Я был прав: броситься в пропасть и впрямь оказалось проще простого. Здорово все же запугали нас макаронники, раз мы с Викки пошли на это грешное дело с таким воодушевлением. Метнувшись по команде к перилам – благо те были нам чуть выше колена, – мы практически синхронно перемахнули через них, подобно мчащимся наперегонки бегунам с барьерами. Сроду бы не подумал, что в один прекрасный день я дерзну на такой поступок, да еще за компанию с кем-то.
Больше всего я боялся, что макаронники успеют спустить курки и пресекут нашу отчаянную попытку суицида, прострелив нам ноги. Однако Мухобойка и Косматый не стреляли. Весьма странно… Они просто не могли не стрелять, ведь такой финал охоты за убийцей их capo шел вразрез с планами сицилийцев. И тем не менее ни один автомат не пролаял нам вслед череду свинцовых проклятий, которые быстро отвадили бы меня и подругу от самоубийственной авантюры.

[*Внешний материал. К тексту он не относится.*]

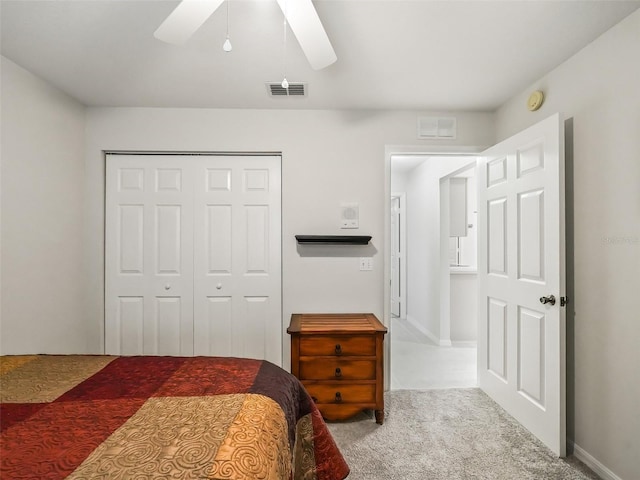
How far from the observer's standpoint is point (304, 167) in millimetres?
2945

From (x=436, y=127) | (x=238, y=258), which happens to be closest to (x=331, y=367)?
(x=238, y=258)

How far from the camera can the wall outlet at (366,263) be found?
2951 mm

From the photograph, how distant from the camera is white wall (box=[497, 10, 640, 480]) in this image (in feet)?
5.69

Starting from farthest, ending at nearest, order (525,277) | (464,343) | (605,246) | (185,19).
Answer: (464,343) < (525,277) < (605,246) < (185,19)

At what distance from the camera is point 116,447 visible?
0.91m

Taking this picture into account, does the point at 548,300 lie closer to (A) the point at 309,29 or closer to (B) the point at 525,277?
(B) the point at 525,277

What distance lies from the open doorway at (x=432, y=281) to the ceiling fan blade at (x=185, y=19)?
2.17 metres

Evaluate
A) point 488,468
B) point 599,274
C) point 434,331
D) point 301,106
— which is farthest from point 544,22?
point 434,331

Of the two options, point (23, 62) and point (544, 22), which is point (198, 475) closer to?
point (544, 22)

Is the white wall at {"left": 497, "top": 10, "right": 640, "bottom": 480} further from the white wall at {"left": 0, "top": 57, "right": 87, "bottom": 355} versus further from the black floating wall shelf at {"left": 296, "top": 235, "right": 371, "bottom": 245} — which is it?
the white wall at {"left": 0, "top": 57, "right": 87, "bottom": 355}

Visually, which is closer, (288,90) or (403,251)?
(288,90)

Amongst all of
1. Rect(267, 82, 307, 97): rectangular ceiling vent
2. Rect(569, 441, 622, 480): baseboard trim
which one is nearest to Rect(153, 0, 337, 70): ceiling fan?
Rect(267, 82, 307, 97): rectangular ceiling vent

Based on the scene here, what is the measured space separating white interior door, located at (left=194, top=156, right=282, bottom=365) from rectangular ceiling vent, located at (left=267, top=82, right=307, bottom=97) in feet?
1.94

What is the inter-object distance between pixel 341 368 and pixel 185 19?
7.28 ft
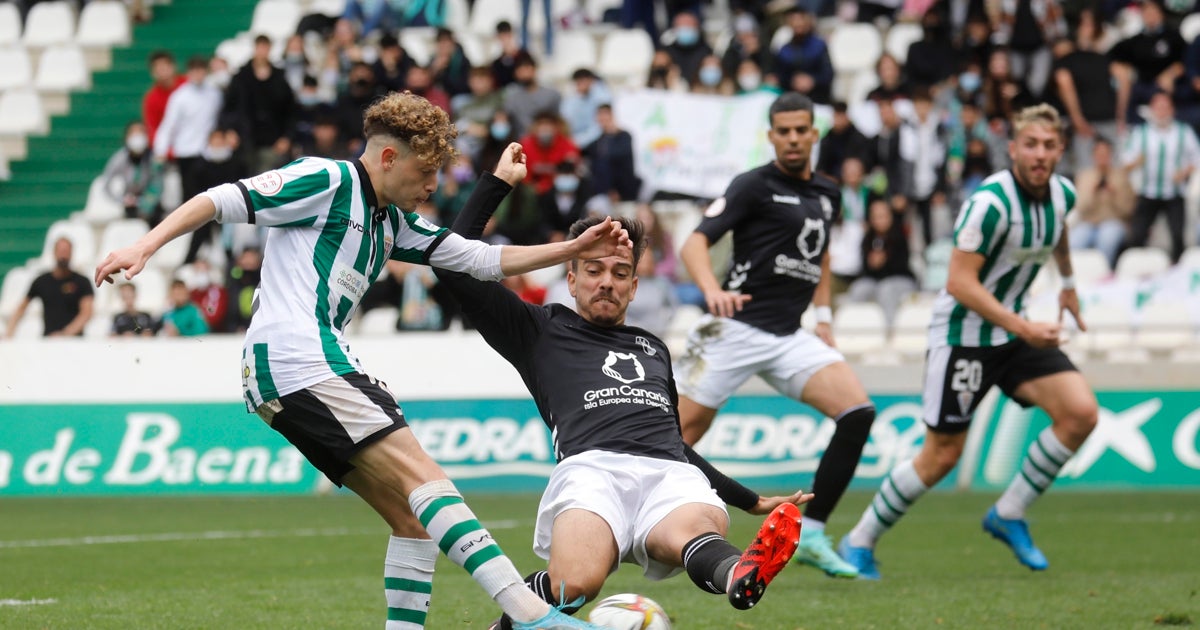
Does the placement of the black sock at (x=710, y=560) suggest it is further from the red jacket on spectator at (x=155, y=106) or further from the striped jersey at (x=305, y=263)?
the red jacket on spectator at (x=155, y=106)

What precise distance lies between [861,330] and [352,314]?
10370 millimetres

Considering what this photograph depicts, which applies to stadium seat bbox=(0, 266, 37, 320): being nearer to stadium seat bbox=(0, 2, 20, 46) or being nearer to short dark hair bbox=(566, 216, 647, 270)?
stadium seat bbox=(0, 2, 20, 46)

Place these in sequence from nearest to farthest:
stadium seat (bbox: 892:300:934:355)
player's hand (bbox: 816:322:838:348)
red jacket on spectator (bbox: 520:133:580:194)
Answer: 1. player's hand (bbox: 816:322:838:348)
2. stadium seat (bbox: 892:300:934:355)
3. red jacket on spectator (bbox: 520:133:580:194)

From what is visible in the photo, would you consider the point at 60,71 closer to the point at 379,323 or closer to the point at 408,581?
the point at 379,323

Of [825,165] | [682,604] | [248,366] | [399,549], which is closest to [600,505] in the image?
[399,549]

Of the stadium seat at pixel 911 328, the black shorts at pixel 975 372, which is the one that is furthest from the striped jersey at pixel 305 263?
the stadium seat at pixel 911 328

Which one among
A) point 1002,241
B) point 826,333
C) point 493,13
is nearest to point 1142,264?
point 826,333

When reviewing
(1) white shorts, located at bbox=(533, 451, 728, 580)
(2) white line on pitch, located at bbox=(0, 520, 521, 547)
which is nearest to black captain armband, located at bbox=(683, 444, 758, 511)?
(1) white shorts, located at bbox=(533, 451, 728, 580)

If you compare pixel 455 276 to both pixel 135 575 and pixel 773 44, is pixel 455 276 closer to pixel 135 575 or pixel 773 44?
pixel 135 575

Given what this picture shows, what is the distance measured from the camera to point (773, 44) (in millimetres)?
20219

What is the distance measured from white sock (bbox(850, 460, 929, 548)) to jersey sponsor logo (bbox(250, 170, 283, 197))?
14.6ft

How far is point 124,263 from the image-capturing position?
561 centimetres

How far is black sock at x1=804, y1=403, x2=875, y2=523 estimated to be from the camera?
30.4 feet

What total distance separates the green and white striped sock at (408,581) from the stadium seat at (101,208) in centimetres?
1533
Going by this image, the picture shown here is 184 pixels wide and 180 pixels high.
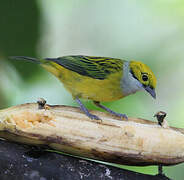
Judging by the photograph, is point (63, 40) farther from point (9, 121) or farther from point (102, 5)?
point (9, 121)

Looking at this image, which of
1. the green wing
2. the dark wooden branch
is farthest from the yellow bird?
the dark wooden branch

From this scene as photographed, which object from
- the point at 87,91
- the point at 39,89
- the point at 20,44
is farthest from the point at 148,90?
the point at 20,44

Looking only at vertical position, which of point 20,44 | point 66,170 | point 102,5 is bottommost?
point 66,170

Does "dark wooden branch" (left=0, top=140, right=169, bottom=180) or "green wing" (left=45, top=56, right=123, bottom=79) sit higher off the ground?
"green wing" (left=45, top=56, right=123, bottom=79)

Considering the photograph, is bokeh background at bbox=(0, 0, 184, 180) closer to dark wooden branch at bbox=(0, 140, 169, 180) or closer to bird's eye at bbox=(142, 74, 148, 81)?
bird's eye at bbox=(142, 74, 148, 81)

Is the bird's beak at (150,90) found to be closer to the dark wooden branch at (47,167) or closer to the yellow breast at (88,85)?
A: the yellow breast at (88,85)

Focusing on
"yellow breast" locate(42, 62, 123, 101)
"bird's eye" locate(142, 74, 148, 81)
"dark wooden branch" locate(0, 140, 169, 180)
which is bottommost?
"dark wooden branch" locate(0, 140, 169, 180)
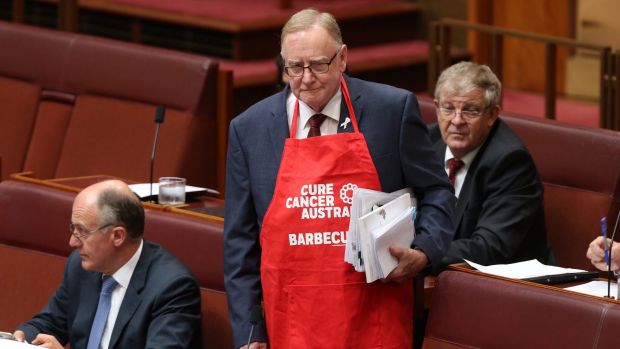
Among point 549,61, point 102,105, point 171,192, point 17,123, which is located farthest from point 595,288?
point 17,123

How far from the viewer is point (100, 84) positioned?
4574 mm

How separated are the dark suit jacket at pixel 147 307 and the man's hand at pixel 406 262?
0.54 meters

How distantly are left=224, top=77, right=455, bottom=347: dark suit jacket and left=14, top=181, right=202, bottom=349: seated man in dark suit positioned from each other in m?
0.23

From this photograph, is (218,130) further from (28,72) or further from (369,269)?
(369,269)

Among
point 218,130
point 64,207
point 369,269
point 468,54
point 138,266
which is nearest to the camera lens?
point 369,269

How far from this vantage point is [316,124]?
8.50ft

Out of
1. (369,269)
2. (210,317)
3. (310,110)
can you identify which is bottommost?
(210,317)

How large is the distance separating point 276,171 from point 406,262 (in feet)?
1.01

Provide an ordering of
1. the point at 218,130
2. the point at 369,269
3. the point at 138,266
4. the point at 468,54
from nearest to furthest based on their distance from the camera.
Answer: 1. the point at 369,269
2. the point at 138,266
3. the point at 218,130
4. the point at 468,54

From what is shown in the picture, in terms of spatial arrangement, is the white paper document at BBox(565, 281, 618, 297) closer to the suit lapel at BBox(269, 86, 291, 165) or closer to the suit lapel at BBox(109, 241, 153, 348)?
the suit lapel at BBox(269, 86, 291, 165)

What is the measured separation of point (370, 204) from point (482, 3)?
12.1 ft

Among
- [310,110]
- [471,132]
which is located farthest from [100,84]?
[310,110]

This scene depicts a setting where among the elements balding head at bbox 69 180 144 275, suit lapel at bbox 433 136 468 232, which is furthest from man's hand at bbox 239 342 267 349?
suit lapel at bbox 433 136 468 232

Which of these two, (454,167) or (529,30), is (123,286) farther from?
(529,30)
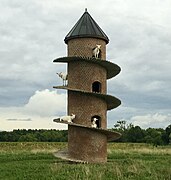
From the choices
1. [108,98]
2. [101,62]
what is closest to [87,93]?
[108,98]

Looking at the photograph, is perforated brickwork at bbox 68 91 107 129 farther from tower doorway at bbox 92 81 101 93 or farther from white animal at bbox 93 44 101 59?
white animal at bbox 93 44 101 59

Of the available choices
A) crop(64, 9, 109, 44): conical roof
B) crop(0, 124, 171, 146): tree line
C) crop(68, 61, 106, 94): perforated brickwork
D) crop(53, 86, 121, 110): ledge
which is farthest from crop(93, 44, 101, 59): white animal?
crop(0, 124, 171, 146): tree line

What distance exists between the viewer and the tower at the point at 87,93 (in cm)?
1847

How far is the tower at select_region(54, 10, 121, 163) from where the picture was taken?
18.5m


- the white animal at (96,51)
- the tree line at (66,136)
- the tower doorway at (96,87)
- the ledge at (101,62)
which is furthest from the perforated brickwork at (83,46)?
the tree line at (66,136)

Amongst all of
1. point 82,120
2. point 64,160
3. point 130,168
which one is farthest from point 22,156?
point 130,168

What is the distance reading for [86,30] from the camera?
1944 cm

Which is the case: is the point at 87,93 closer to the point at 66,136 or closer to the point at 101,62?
the point at 101,62

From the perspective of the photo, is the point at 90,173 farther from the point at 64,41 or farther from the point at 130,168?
the point at 64,41

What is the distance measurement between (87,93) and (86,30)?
3.03 metres

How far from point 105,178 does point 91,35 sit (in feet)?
25.8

Взамен выстрелов мы услышали презрительный смех. Который вроде бы уже не могли слышать, поскольку должны были падать в пропасть и внимать разве что собственным воплям да свисту ветра в ушах. Но дело в том, что мы никуда не падали, хотя оба решительно сиганули с моста и, как ожидалось, узрели разверзнувшуюся под нами туманную бездну. Правда, всего на миг, потому что дальше траектория нашего полета круто изменилась. Вместо неизбежного падения мы с Наварро внезапно ткнулись лицами в упругую, как натянутый батут, незримую преграду и были отброшены ей в обратном направлении с той же силой, с какой врезались в прозрачный барьер. Реверсивная энергия перекинула нас назад через перила и уронила на булыжную поверхность моста, практически под ноги хохочущих макаронников.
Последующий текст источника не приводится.